1

In a MySQL database of ancient Greek words (collated in utf8mb4_unicode_ci) I am trying to detect which words are starting with a capital and in that case add the value 1 to a field include. I have tried several options using binary, e.g.

UPDATE word
SET include = 1
WHERE LEFT(`lemma`, 1) REGEXP BINARY '[Α-Ω]'

But also other solutions with UPPER etc. None works. Any ideas?

Rick James
  • 135,179
  • 13
  • 127
  • 222
MarkD
  • 37
  • 5
  • 2
    check this: http://stackoverflow.com/questions/5629111/how-can-i-make-sql-case-sensitive-string-comparison-on-mysql – Jenish Apr 27 '17 at 08:24
  • OK great, thanks: UPDATE word SET include = 1 WHERE BINARY LEFT(lemma, 1) = BINARY UPPER(LEFT(lemma,1)) solved the problem – MarkD Apr 27 '17 at 08:41
  • Welcome to Stack Overflow.

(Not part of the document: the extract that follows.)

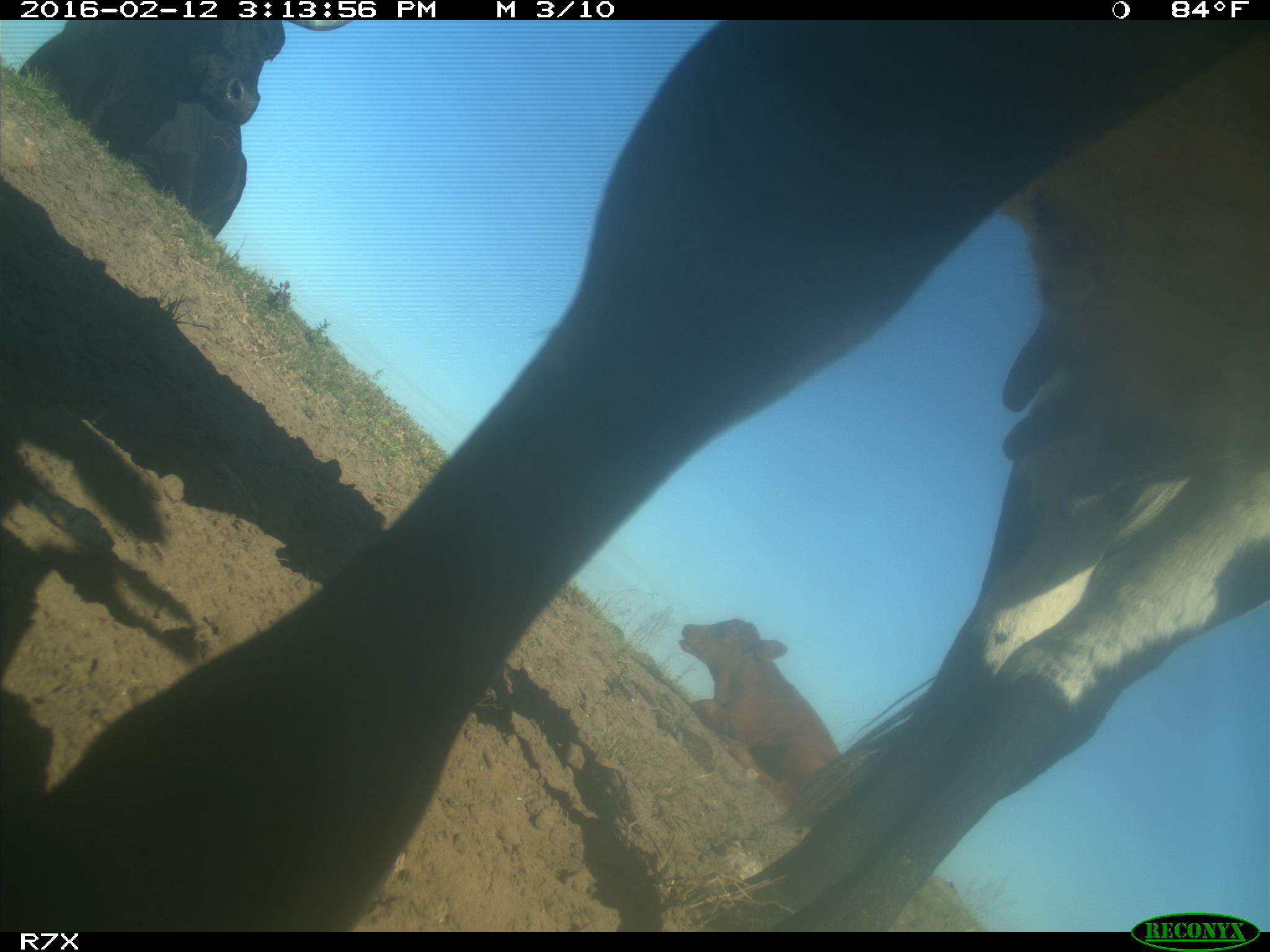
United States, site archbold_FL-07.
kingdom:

You can format source code with the [Code Sample `{}`](https://i.imgur.com/3ppJhiE.png) toolbar button—I've done it for you this time. You also have a preview pane right below the editor so you can see how changes look like before you publish them. – Álvaro González Apr 27 '17 at 08:48

1 Answers1

0

REGEXP only works with bytes, so it is hit or miss on non-English letters.

MariaDB 10.0.5 has "pcre", so it does handle utf8 regexps.

Α-Ω is hexCE91-CEA9.

WHERE HEX(lemma) REGEXP '^CE'

Would check for starting with a Greek letter. (It would catch all of ΄΅Ά·ΈΉΊΌΎΏΐΑΒΓΔΕΖΗΘΙΚΛΜΝΞΟΠΡΣΤΥΦΧΨΩΪΫάέήίΰαβγδεζηθικλμνξο.)

To restrict to just the capital letters, Α-Ω (as you requested):

WHERE HEX(LEFT(lemma, 1)) BETWEEN 'CE91' AND 'CEA9'

While I am at it, this checks for Greek anywhere in lemma:

WHERE HEX(lemma) REGEXP '^(..)*CE'

(Again assuming that longer list of letters, not just Α-Ω.)

(My comments apply to CHARACTER SET utf8 or utf8mb4; any COLLATION.)

Rick James
  • 135,179
  • 13
  • 127
  • 222